On Jan. 28, Xi met with the executive director of the World Health Organization, Dr. Tedros Adhanom Ghebreyesus, and told Tedros that he "personally directed" the government’s response. Later reports in state media omitted the phrase, saying instead that Xi’s government was "collectively directing" the response.

Since nothing about how Xi is portrayed in state media happens by accident, the tweak suggested a deliberate effort to emphasize shared responsibility.

Xi did not appear on official broadcasts again for a week — until a highly scripted meeting Wednesday with the authoritarian leader of Cambodia, Hun Sen.

There is little evidence that Xi has given up power behind the scenes. Li Keqiang, the premier in formal charge of the leadership group for the crisis, and other officials have said that they take their orders from Xi. The group is filled with officials who work closely under Xi, and its directives emphasize his authority.
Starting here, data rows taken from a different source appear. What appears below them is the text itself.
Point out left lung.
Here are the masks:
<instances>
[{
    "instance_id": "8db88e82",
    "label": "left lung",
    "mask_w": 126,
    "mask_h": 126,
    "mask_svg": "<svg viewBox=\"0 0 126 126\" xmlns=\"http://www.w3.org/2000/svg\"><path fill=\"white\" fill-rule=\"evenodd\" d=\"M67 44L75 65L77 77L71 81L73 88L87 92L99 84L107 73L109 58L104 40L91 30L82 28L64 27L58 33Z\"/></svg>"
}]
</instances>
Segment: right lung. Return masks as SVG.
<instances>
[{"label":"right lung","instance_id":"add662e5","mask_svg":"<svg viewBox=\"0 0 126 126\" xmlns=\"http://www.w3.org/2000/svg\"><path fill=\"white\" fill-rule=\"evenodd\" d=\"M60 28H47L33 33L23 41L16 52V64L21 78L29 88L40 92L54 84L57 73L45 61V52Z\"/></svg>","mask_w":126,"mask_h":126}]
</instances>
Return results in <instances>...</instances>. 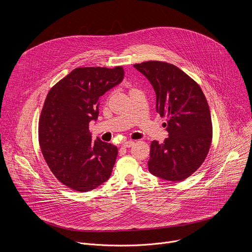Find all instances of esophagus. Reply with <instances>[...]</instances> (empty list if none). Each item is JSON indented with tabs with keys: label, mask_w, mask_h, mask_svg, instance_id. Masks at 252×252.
<instances>
[{
	"label": "esophagus",
	"mask_w": 252,
	"mask_h": 252,
	"mask_svg": "<svg viewBox=\"0 0 252 252\" xmlns=\"http://www.w3.org/2000/svg\"><path fill=\"white\" fill-rule=\"evenodd\" d=\"M134 145V141L133 140H126V141H125L124 143H123V146L125 147V148H130V147H132Z\"/></svg>",
	"instance_id": "34e87169"
}]
</instances>
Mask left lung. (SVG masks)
<instances>
[{
    "instance_id": "left-lung-1",
    "label": "left lung",
    "mask_w": 252,
    "mask_h": 252,
    "mask_svg": "<svg viewBox=\"0 0 252 252\" xmlns=\"http://www.w3.org/2000/svg\"><path fill=\"white\" fill-rule=\"evenodd\" d=\"M133 66L152 84L157 113L166 117L168 137L153 140L148 162L152 174L169 182L190 176L204 161L211 143L212 124L207 100L196 82L174 64L149 61Z\"/></svg>"
}]
</instances>
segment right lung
Returning a JSON list of instances; mask_svg holds the SVG:
<instances>
[{"label":"right lung","instance_id":"add662e5","mask_svg":"<svg viewBox=\"0 0 252 252\" xmlns=\"http://www.w3.org/2000/svg\"><path fill=\"white\" fill-rule=\"evenodd\" d=\"M123 66L77 67L49 92L39 122V141L53 174L76 191L94 189L110 178L118 157L112 143L92 139L98 98L119 85Z\"/></svg>","mask_w":252,"mask_h":252}]
</instances>
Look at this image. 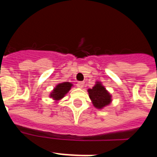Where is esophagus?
<instances>
[{
	"label": "esophagus",
	"instance_id": "1",
	"mask_svg": "<svg viewBox=\"0 0 157 157\" xmlns=\"http://www.w3.org/2000/svg\"><path fill=\"white\" fill-rule=\"evenodd\" d=\"M77 86L78 87V88H82V87L84 86V82H78Z\"/></svg>",
	"mask_w": 157,
	"mask_h": 157
}]
</instances>
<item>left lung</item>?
<instances>
[{"instance_id": "left-lung-1", "label": "left lung", "mask_w": 157, "mask_h": 157, "mask_svg": "<svg viewBox=\"0 0 157 157\" xmlns=\"http://www.w3.org/2000/svg\"><path fill=\"white\" fill-rule=\"evenodd\" d=\"M87 92L93 105L96 109H103L112 103V94L107 90L101 81L95 82V85L92 89H88Z\"/></svg>"}]
</instances>
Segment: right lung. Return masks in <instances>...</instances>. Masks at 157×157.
Wrapping results in <instances>:
<instances>
[{
    "label": "right lung",
    "mask_w": 157,
    "mask_h": 157,
    "mask_svg": "<svg viewBox=\"0 0 157 157\" xmlns=\"http://www.w3.org/2000/svg\"><path fill=\"white\" fill-rule=\"evenodd\" d=\"M73 86L74 85L69 82L58 83L49 94V98H52L55 103H57L64 98L65 95L71 90V87Z\"/></svg>",
    "instance_id": "add662e5"
}]
</instances>
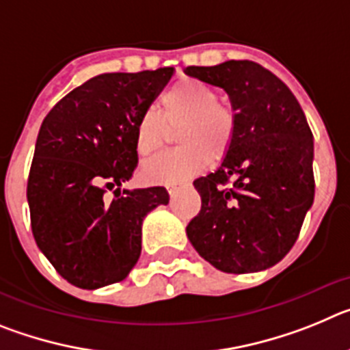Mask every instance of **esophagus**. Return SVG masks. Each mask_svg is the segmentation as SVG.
I'll use <instances>...</instances> for the list:
<instances>
[{
  "label": "esophagus",
  "mask_w": 350,
  "mask_h": 350,
  "mask_svg": "<svg viewBox=\"0 0 350 350\" xmlns=\"http://www.w3.org/2000/svg\"><path fill=\"white\" fill-rule=\"evenodd\" d=\"M178 187H180V185H178V184H170V185H166V189H168L170 196H173V194L177 193Z\"/></svg>",
  "instance_id": "34e87169"
}]
</instances>
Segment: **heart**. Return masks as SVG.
<instances>
[{
	"label": "heart",
	"mask_w": 350,
	"mask_h": 350,
	"mask_svg": "<svg viewBox=\"0 0 350 350\" xmlns=\"http://www.w3.org/2000/svg\"><path fill=\"white\" fill-rule=\"evenodd\" d=\"M157 116L147 110L137 124L135 144L140 156H150L165 142L168 126H178L177 144L147 161L142 168L150 182L177 184L202 172L208 159L228 154L237 135V117L228 105L219 101V92L198 79H180L172 83L157 100Z\"/></svg>",
	"instance_id": "b5f03b06"
}]
</instances>
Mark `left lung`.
Masks as SVG:
<instances>
[{
    "instance_id": "obj_1",
    "label": "left lung",
    "mask_w": 350,
    "mask_h": 350,
    "mask_svg": "<svg viewBox=\"0 0 350 350\" xmlns=\"http://www.w3.org/2000/svg\"><path fill=\"white\" fill-rule=\"evenodd\" d=\"M185 73L224 89L237 117L221 166L194 180L202 210L185 228L187 238L226 273L267 270L295 245L314 203L307 117L286 83L252 61L189 66Z\"/></svg>"
}]
</instances>
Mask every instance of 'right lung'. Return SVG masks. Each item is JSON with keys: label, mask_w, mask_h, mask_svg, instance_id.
<instances>
[{"label": "right lung", "mask_w": 350, "mask_h": 350, "mask_svg": "<svg viewBox=\"0 0 350 350\" xmlns=\"http://www.w3.org/2000/svg\"><path fill=\"white\" fill-rule=\"evenodd\" d=\"M173 68L103 73L43 119L27 178L31 230L57 273L82 289L120 282L142 252V222L165 187L124 189L138 165L137 124ZM114 189L107 200L104 193Z\"/></svg>", "instance_id": "right-lung-1"}]
</instances>
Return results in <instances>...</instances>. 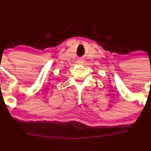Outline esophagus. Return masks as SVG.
I'll list each match as a JSON object with an SVG mask.
<instances>
[{"label":"esophagus","instance_id":"esophagus-1","mask_svg":"<svg viewBox=\"0 0 151 151\" xmlns=\"http://www.w3.org/2000/svg\"><path fill=\"white\" fill-rule=\"evenodd\" d=\"M78 64H81V63H83V61L81 60V59H80V60H78Z\"/></svg>","mask_w":151,"mask_h":151}]
</instances>
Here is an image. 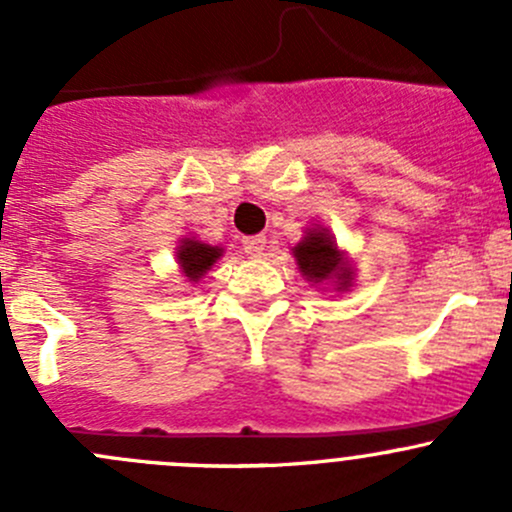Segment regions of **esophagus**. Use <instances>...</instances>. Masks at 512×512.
I'll list each match as a JSON object with an SVG mask.
<instances>
[{"label": "esophagus", "instance_id": "esophagus-1", "mask_svg": "<svg viewBox=\"0 0 512 512\" xmlns=\"http://www.w3.org/2000/svg\"><path fill=\"white\" fill-rule=\"evenodd\" d=\"M265 247H267L265 235H252L242 240V250H245L250 257H262L265 255Z\"/></svg>", "mask_w": 512, "mask_h": 512}]
</instances>
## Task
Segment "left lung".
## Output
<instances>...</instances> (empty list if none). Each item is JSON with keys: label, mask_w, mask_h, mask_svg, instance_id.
Wrapping results in <instances>:
<instances>
[{"label": "left lung", "mask_w": 512, "mask_h": 512, "mask_svg": "<svg viewBox=\"0 0 512 512\" xmlns=\"http://www.w3.org/2000/svg\"><path fill=\"white\" fill-rule=\"evenodd\" d=\"M292 252L299 272H302V277H307V282H314V285L334 282L339 292L352 287V265L339 252L337 240L329 235L327 227H309L302 240L292 247Z\"/></svg>", "instance_id": "left-lung-1"}]
</instances>
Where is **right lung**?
<instances>
[{
    "label": "right lung",
    "mask_w": 512,
    "mask_h": 512,
    "mask_svg": "<svg viewBox=\"0 0 512 512\" xmlns=\"http://www.w3.org/2000/svg\"><path fill=\"white\" fill-rule=\"evenodd\" d=\"M175 255H178V265L183 270V275L190 282H198L223 257V247L205 245V242L193 240V237H185V240H180V247Z\"/></svg>",
    "instance_id": "obj_1"
}]
</instances>
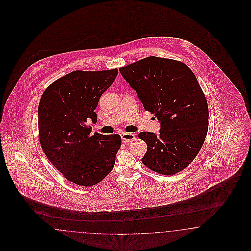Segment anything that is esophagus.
<instances>
[{"instance_id": "esophagus-1", "label": "esophagus", "mask_w": 251, "mask_h": 251, "mask_svg": "<svg viewBox=\"0 0 251 251\" xmlns=\"http://www.w3.org/2000/svg\"><path fill=\"white\" fill-rule=\"evenodd\" d=\"M122 139V143L127 144L130 143L131 141H133L135 139V135L133 133H128V132H123L121 134Z\"/></svg>"}]
</instances>
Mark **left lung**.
Wrapping results in <instances>:
<instances>
[{"label":"left lung","instance_id":"left-lung-1","mask_svg":"<svg viewBox=\"0 0 251 251\" xmlns=\"http://www.w3.org/2000/svg\"><path fill=\"white\" fill-rule=\"evenodd\" d=\"M123 78L160 122L159 133L143 131V164L162 175L188 167L205 141L209 110L197 78L181 61L150 56L120 68Z\"/></svg>","mask_w":251,"mask_h":251}]
</instances>
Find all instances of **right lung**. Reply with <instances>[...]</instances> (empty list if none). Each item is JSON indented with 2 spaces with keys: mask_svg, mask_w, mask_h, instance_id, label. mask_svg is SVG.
I'll use <instances>...</instances> for the list:
<instances>
[{
  "mask_svg": "<svg viewBox=\"0 0 251 251\" xmlns=\"http://www.w3.org/2000/svg\"><path fill=\"white\" fill-rule=\"evenodd\" d=\"M117 75L118 69L74 71L50 84L40 99V145L48 159L71 182L90 187L113 169L122 138L98 132L91 135L87 122H98L94 110Z\"/></svg>",
  "mask_w": 251,
  "mask_h": 251,
  "instance_id": "add662e5",
  "label": "right lung"
}]
</instances>
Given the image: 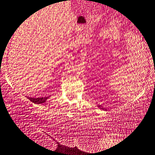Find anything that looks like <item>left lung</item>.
Returning <instances> with one entry per match:
<instances>
[{
    "mask_svg": "<svg viewBox=\"0 0 155 155\" xmlns=\"http://www.w3.org/2000/svg\"><path fill=\"white\" fill-rule=\"evenodd\" d=\"M102 109H103V108H102Z\"/></svg>",
    "mask_w": 155,
    "mask_h": 155,
    "instance_id": "left-lung-1",
    "label": "left lung"
}]
</instances>
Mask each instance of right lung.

"The way the epidemic is being handled now from the top just doesn’t fit with the argument that there’s been a clear shift toward more collective, consultative leadership," said Holly Snape, a British Academy Fellow at the University of Glasgow who studies Chinese politics.

The scale of discontent and the potential challenges for Xi could be measured by repeated references online to the nuclear accident at Chernobyl. Many of them came under the guise of viewer reviews of the popular television miniseries of the same name, which is still available for streaming inside China.

"In any era, any country, it’s the same. Cover everything up," one reviewer wrote.

The Soviet Union of 1986, however, was a different country than China in 2020.

The Soviet state was foundering when Chernobyl happened, said Sergey Radchenko, a professor of international relations at Cardiff University in Wales who has written extensively on Soviet and Chinese politics.

"The Chinese authorities, by contrast, are demonstrating an ability to cope, a willingness to take unprecedented measures — logistical feats that may actually increase the regime’s legitimacy," he added.

Radchenko compared Xi’s actions to those of previous leaders in moments of crisis: Mao Zedong after the Cultural Revolution or Deng Xiaoping after the Tiananmen Square crackdown.

"He’s doing what Mao and Deng would have done in similar circumstances: stepping back into the shadows while remaining firmly in charge."